The Binding of Isaac, known as the Akeidah, unfolds in Chapter 22 of Bereishith and according to Chazal (The Sages) this was the Tenth Test of Avraham Avinu. The Hebrew word for test can also mean exalted. During the account of the Akeidah, HaShem calls to Avraham three times and he responds all three times by saying, Hineni, usually translated as, “Here I am.” The Patriarch’s answer is evidence of his utter willingness to follow HaShem’s instruction. The number three is connected to Avraham, Isaac and Yacov, the Avot. It’s also symbolic of the three pilgrimage festivals: Pesach, Shavuot and Sukkot. And, it represents spiritual growth, underscoring that it was time for Abraham to enter a higher level in his relationship with G-d. The Creator beginning the process to fulfill his promise to Abraham years earlier that He would, “make of him a great nation.”

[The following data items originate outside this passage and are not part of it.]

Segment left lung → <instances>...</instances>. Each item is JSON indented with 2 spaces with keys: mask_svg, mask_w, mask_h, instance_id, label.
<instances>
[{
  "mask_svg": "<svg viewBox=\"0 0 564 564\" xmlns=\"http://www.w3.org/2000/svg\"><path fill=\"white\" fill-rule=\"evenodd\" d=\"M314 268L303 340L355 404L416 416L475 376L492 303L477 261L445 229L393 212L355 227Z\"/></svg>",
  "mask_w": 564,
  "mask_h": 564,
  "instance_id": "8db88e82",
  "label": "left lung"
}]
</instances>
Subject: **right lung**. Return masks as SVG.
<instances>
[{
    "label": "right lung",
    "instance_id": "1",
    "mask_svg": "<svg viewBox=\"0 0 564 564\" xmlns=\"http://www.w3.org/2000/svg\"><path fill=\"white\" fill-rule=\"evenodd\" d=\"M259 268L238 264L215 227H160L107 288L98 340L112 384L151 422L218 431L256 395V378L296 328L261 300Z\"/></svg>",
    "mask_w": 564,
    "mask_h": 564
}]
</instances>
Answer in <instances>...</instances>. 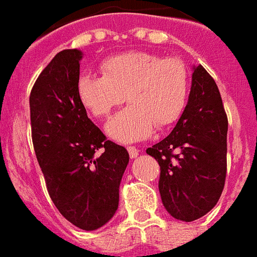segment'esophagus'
Returning a JSON list of instances; mask_svg holds the SVG:
<instances>
[{
	"instance_id": "34e87169",
	"label": "esophagus",
	"mask_w": 257,
	"mask_h": 257,
	"mask_svg": "<svg viewBox=\"0 0 257 257\" xmlns=\"http://www.w3.org/2000/svg\"><path fill=\"white\" fill-rule=\"evenodd\" d=\"M128 152L131 158H136L137 156H139V149H137L136 147H128Z\"/></svg>"
}]
</instances>
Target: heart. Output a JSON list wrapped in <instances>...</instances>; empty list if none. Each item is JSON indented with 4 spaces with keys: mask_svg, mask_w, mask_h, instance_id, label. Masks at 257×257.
<instances>
[{
    "mask_svg": "<svg viewBox=\"0 0 257 257\" xmlns=\"http://www.w3.org/2000/svg\"><path fill=\"white\" fill-rule=\"evenodd\" d=\"M100 68L103 76L80 75L78 95L97 118H108L114 108L128 101L108 124L112 139L120 143L143 140L154 126L168 128L181 117L190 88L189 68L181 59L132 51L108 56Z\"/></svg>",
    "mask_w": 257,
    "mask_h": 257,
    "instance_id": "b5f03b06",
    "label": "heart"
}]
</instances>
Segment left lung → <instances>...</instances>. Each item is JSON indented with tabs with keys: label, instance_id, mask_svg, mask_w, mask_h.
Returning a JSON list of instances; mask_svg holds the SVG:
<instances>
[{
	"label": "left lung",
	"instance_id": "obj_1",
	"mask_svg": "<svg viewBox=\"0 0 257 257\" xmlns=\"http://www.w3.org/2000/svg\"><path fill=\"white\" fill-rule=\"evenodd\" d=\"M227 131L215 80L203 66L194 67L182 116L166 139L147 149L161 168L158 189L173 218L193 222L218 203L227 174Z\"/></svg>",
	"mask_w": 257,
	"mask_h": 257
}]
</instances>
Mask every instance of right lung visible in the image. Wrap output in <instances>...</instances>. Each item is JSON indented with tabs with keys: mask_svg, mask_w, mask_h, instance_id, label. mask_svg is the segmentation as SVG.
Segmentation results:
<instances>
[{
	"mask_svg": "<svg viewBox=\"0 0 257 257\" xmlns=\"http://www.w3.org/2000/svg\"><path fill=\"white\" fill-rule=\"evenodd\" d=\"M81 53L63 50L35 80L30 93L31 139L55 207L85 231L104 226L118 207L129 154L107 140L78 95Z\"/></svg>",
	"mask_w": 257,
	"mask_h": 257,
	"instance_id": "obj_1",
	"label": "right lung"
}]
</instances>
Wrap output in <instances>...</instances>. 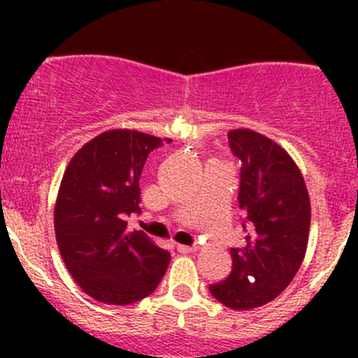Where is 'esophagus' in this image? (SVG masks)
Listing matches in <instances>:
<instances>
[{"label":"esophagus","mask_w":358,"mask_h":358,"mask_svg":"<svg viewBox=\"0 0 358 358\" xmlns=\"http://www.w3.org/2000/svg\"><path fill=\"white\" fill-rule=\"evenodd\" d=\"M199 249V246L197 244H192V246H185V244H178V251L183 252V255H187V252H194Z\"/></svg>","instance_id":"obj_1"}]
</instances>
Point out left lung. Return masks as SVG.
<instances>
[{
  "mask_svg": "<svg viewBox=\"0 0 358 358\" xmlns=\"http://www.w3.org/2000/svg\"><path fill=\"white\" fill-rule=\"evenodd\" d=\"M229 143L243 162L239 208L249 234L243 248L230 249V275L209 291L229 308L252 310L294 279L308 244L312 208L301 171L279 143L248 128L229 131Z\"/></svg>",
  "mask_w": 358,
  "mask_h": 358,
  "instance_id": "obj_1",
  "label": "left lung"
}]
</instances>
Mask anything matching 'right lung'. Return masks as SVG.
Instances as JSON below:
<instances>
[{"label": "right lung", "instance_id": "1", "mask_svg": "<svg viewBox=\"0 0 358 358\" xmlns=\"http://www.w3.org/2000/svg\"><path fill=\"white\" fill-rule=\"evenodd\" d=\"M169 142V138H164ZM162 138L109 129L81 147L69 162L55 202V237L69 273L88 296L129 305L156 291L169 252L126 216L140 211V175Z\"/></svg>", "mask_w": 358, "mask_h": 358}]
</instances>
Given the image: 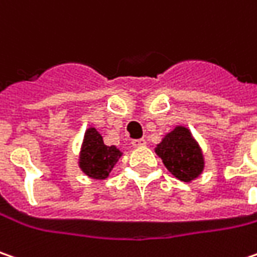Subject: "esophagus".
Returning <instances> with one entry per match:
<instances>
[{
	"label": "esophagus",
	"instance_id": "34e87169",
	"mask_svg": "<svg viewBox=\"0 0 257 257\" xmlns=\"http://www.w3.org/2000/svg\"><path fill=\"white\" fill-rule=\"evenodd\" d=\"M132 145L135 146V148H141V146L146 145V141L145 139H134L132 141Z\"/></svg>",
	"mask_w": 257,
	"mask_h": 257
}]
</instances>
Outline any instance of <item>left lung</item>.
<instances>
[{
  "label": "left lung",
  "mask_w": 257,
  "mask_h": 257,
  "mask_svg": "<svg viewBox=\"0 0 257 257\" xmlns=\"http://www.w3.org/2000/svg\"><path fill=\"white\" fill-rule=\"evenodd\" d=\"M166 169L182 182H190L203 171V155L198 142L185 126H176L156 146Z\"/></svg>",
  "instance_id": "obj_1"
}]
</instances>
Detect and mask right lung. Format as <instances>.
Instances as JSON below:
<instances>
[{
    "label": "right lung",
    "mask_w": 257,
    "mask_h": 257,
    "mask_svg": "<svg viewBox=\"0 0 257 257\" xmlns=\"http://www.w3.org/2000/svg\"><path fill=\"white\" fill-rule=\"evenodd\" d=\"M122 155L116 146H106L101 134L95 128L85 132L79 155V168L92 179H105Z\"/></svg>",
    "instance_id": "obj_1"
}]
</instances>
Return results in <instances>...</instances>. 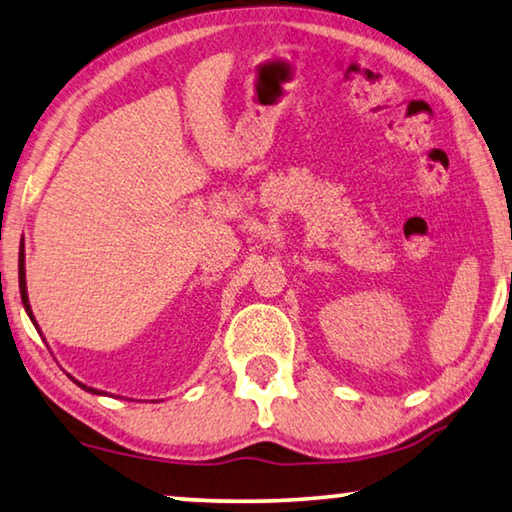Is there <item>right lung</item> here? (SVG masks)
<instances>
[{
	"label": "right lung",
	"mask_w": 512,
	"mask_h": 512,
	"mask_svg": "<svg viewBox=\"0 0 512 512\" xmlns=\"http://www.w3.org/2000/svg\"><path fill=\"white\" fill-rule=\"evenodd\" d=\"M20 297H22V304H24V311H27V315H29V320L33 322V326H36L38 329V322H36V317H33V311H31V304H29V295H27V272H24V242H22V247H20ZM38 333H40V329H38ZM72 379V376H70ZM74 383L79 385V388H83L86 392H92V395H106L104 390H97V388H90V385H86V383H81V381H77V379H72Z\"/></svg>",
	"instance_id": "add662e5"
}]
</instances>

It all begins with a three-day journey with his son Isaac. Within the narrative we can readily see, in the Akeidah, the template that anticipates Israel's Sinai experience:

  • Abraham must journey to a mountain.

  • The Patriarch sees the mountain topped with a pillar of smoke.

  • Abraham offers his First-Born son to HaShem on the mountain.

The Hebrew text never states that Abraham was commanded to slaughter Isaac — only to bring “the son that he loved” for an offering at the very same place Noah made an offering after surviving the Flood. Abraham was also aware that the site would be the future location of the korbanot offered in the Temple. Yet, he was so unwavering in his faith and so obedient to G-d, he was ready to carry out the command as he understood it. Isaac also understood. He was no mere lad, according to Seder Olam, he had just turned thirty-seven, a man in the prime of his life.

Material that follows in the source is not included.